Data supplied -
* * *
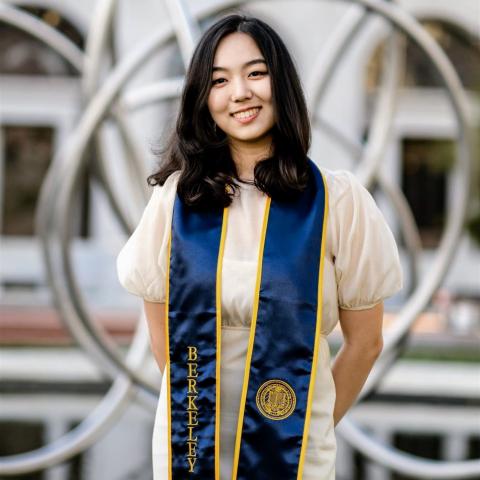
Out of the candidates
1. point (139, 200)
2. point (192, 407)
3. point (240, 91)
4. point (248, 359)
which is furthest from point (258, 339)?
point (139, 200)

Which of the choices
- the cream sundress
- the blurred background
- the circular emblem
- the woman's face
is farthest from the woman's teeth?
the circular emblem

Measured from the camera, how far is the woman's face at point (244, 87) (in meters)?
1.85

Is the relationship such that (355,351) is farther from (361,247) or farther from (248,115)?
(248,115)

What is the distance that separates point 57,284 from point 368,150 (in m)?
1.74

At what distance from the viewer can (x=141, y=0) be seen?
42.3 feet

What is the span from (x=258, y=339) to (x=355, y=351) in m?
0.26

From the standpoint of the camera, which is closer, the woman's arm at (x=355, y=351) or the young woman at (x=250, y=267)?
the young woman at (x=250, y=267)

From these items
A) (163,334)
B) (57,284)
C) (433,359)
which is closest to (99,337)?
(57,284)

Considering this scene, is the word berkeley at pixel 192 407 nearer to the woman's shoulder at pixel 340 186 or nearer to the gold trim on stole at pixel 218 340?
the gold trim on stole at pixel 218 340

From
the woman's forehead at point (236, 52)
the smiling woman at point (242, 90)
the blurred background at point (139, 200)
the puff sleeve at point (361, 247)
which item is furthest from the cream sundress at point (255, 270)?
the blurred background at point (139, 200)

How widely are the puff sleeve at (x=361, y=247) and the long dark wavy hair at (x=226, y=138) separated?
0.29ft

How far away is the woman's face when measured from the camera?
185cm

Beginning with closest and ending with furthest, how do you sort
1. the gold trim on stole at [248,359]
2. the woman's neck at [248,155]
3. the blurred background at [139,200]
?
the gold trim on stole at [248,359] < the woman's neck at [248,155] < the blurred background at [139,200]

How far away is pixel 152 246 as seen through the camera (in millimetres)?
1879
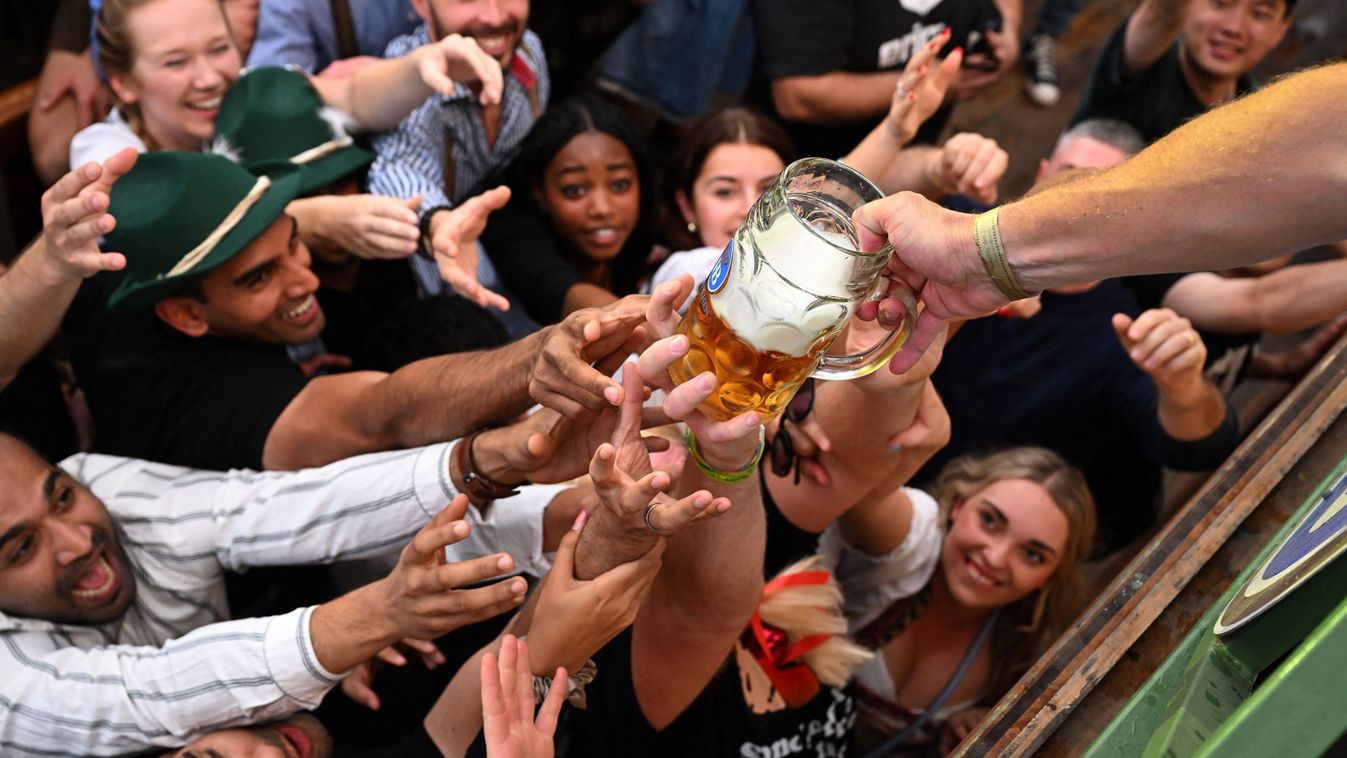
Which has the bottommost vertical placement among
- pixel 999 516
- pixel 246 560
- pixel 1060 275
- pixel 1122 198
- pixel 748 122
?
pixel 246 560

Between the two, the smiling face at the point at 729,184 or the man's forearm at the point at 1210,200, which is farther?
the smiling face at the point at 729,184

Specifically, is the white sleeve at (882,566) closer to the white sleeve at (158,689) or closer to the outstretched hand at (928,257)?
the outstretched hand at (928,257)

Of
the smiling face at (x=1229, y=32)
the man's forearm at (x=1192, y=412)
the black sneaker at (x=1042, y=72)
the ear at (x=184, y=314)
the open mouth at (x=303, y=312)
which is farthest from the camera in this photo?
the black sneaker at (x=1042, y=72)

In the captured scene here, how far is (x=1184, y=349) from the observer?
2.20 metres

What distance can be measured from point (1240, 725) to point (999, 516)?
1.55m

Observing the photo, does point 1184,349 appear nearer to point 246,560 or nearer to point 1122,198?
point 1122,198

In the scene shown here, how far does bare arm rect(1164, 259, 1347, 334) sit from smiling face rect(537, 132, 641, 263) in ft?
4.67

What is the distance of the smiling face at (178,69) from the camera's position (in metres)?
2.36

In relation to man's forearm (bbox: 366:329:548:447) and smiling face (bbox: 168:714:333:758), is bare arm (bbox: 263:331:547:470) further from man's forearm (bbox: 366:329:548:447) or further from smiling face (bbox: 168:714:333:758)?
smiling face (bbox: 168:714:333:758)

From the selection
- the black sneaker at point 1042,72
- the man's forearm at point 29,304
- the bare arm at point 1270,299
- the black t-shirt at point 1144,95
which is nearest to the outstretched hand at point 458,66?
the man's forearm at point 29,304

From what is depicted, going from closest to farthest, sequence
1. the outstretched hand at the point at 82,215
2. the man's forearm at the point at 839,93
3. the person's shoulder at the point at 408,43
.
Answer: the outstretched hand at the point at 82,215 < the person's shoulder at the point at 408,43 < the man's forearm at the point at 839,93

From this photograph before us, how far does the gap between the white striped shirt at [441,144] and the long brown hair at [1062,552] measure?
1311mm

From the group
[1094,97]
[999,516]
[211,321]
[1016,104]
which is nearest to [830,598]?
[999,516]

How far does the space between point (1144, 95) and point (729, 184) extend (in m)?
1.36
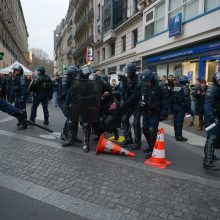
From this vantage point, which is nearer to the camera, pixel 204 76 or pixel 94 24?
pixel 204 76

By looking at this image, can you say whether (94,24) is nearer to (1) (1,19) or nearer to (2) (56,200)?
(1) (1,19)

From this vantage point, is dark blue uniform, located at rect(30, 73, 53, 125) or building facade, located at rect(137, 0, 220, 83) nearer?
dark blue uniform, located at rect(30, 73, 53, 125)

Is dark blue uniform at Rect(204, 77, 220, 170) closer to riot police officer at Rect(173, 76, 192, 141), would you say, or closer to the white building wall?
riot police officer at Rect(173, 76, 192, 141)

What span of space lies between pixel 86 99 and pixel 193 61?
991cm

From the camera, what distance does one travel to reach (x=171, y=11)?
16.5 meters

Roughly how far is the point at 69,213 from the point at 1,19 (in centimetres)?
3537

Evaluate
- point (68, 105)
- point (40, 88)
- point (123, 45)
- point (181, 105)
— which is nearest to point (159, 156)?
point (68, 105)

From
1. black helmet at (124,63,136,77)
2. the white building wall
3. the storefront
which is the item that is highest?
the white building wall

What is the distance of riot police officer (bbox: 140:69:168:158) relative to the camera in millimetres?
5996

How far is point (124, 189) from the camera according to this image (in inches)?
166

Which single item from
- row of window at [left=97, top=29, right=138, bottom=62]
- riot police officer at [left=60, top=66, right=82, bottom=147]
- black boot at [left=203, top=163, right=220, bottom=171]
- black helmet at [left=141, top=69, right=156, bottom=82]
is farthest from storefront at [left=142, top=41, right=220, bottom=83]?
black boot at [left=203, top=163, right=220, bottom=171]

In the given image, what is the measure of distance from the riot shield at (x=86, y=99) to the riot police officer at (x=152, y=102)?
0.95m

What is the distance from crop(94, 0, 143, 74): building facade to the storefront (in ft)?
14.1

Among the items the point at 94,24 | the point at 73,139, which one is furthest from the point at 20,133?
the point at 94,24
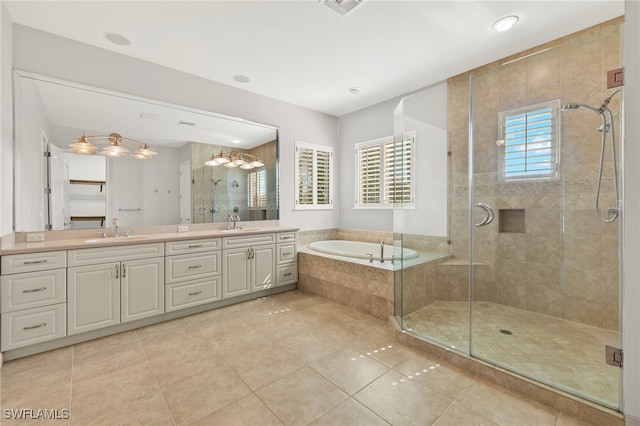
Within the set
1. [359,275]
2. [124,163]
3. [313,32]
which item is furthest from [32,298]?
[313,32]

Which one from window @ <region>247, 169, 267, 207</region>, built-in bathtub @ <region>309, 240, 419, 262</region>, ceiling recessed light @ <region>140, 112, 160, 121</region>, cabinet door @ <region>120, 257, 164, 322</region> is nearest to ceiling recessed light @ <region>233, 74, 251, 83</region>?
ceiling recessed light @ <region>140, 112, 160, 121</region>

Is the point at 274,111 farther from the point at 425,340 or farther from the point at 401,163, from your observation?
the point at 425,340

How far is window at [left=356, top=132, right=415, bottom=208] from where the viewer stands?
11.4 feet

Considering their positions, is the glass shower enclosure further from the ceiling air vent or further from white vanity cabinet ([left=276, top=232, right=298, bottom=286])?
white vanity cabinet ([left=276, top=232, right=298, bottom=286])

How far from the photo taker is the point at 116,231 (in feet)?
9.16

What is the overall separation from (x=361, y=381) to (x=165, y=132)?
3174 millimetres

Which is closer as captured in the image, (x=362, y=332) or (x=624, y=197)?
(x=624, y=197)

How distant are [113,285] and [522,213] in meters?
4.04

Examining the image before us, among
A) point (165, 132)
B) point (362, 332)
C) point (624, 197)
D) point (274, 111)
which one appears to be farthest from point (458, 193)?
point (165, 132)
* * *
Direction -
Can you convert the lines from the one containing "What is the distance of the" up to and including the one containing "Answer: the outstretched" into a Markdown table with the columns No. and Text, one numbered line per row, with blank lines left out?

Answer -
| No. | Text |
|---|---|
| 1 | What is the distance of the smiling face at (178,69) from the camera's position (in metres)? |
| 2 | 2.36 |
| 3 | In relation to man's forearm (bbox: 366:329:548:447) and smiling face (bbox: 168:714:333:758), is bare arm (bbox: 263:331:547:470) further from man's forearm (bbox: 366:329:548:447) or further from smiling face (bbox: 168:714:333:758)? |
| 4 | smiling face (bbox: 168:714:333:758) |
| 5 | From the selection |
| 6 | - the black sneaker at point 1042,72 |
| 7 | - the man's forearm at point 29,304 |
| 8 | - the bare arm at point 1270,299 |
| 9 | - the black t-shirt at point 1144,95 |
| 10 | which is nearest to the outstretched hand at point 458,66? |
| 11 | the man's forearm at point 29,304 |
| 12 | From what is depicted, going from closest to farthest, sequence |
| 13 | 1. the outstretched hand at the point at 82,215 |
| 14 | 2. the man's forearm at the point at 839,93 |
| 15 | 3. the person's shoulder at the point at 408,43 |
| 16 | . |
| 17 | Answer: the outstretched hand at the point at 82,215 < the person's shoulder at the point at 408,43 < the man's forearm at the point at 839,93 |